Given request 1 —
In the linear regression text, which inequality shows that the product of the two slopes is at most 1?
Given request 2 —
List every quantity in the linear regression text whose symbol is the letter S with two subscripts.

# START OF Passage to read

Some Properties of Linear Regression
If we regress $X$ on $Y$ and get $\beta$ as the slope and if we regress $Y$ on $X$ and get slope $\beta’$. What is the product of $\beta$ and $\beta’$
In one dimensional problem we have $\beta = S_{xy}/S_{yy}$ where
\[S_{xy} = \sum_i (x_i- \bar{x})(y_i - \bar{y})\]and
\[S_{xx} = \sum_i (x_i - \bar{x})(x_i-\bar{x})\]and similarly for $S_{yy}$. Then we have
\[\beta \beta' = \frac{S_{xy}}{S_{yy}}\frac{S_{xy}}{S_{xx}} = \frac{\left(\sum_i (x_i-\bar{x})(y_i-\bar{y})\right)^2}{\sum_i(x_i-\bar{x})^2 \sum_j(y_j-\bar{y})^2}\]which is the square of sample correlation of $x_i$ and $y_i$.This is positive obviously and is less or equal to $1$ by the Cauchy Schwartz inequality if we treat the numerator as the square of dot product of the vector $x_i-\bar{x}$ and $y_i-\bar{y}$.
Multivariate linear regression
The range of $R^2$ in multivariate linear regression?

# END OF Passage to read
# START OF Material provided

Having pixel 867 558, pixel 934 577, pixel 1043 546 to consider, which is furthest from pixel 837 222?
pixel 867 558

# END OF Material provided

Written answer 1 —
The Cauchy Schwartz inequality.

Written answer 2 —
S_xy, S_xx, S_yy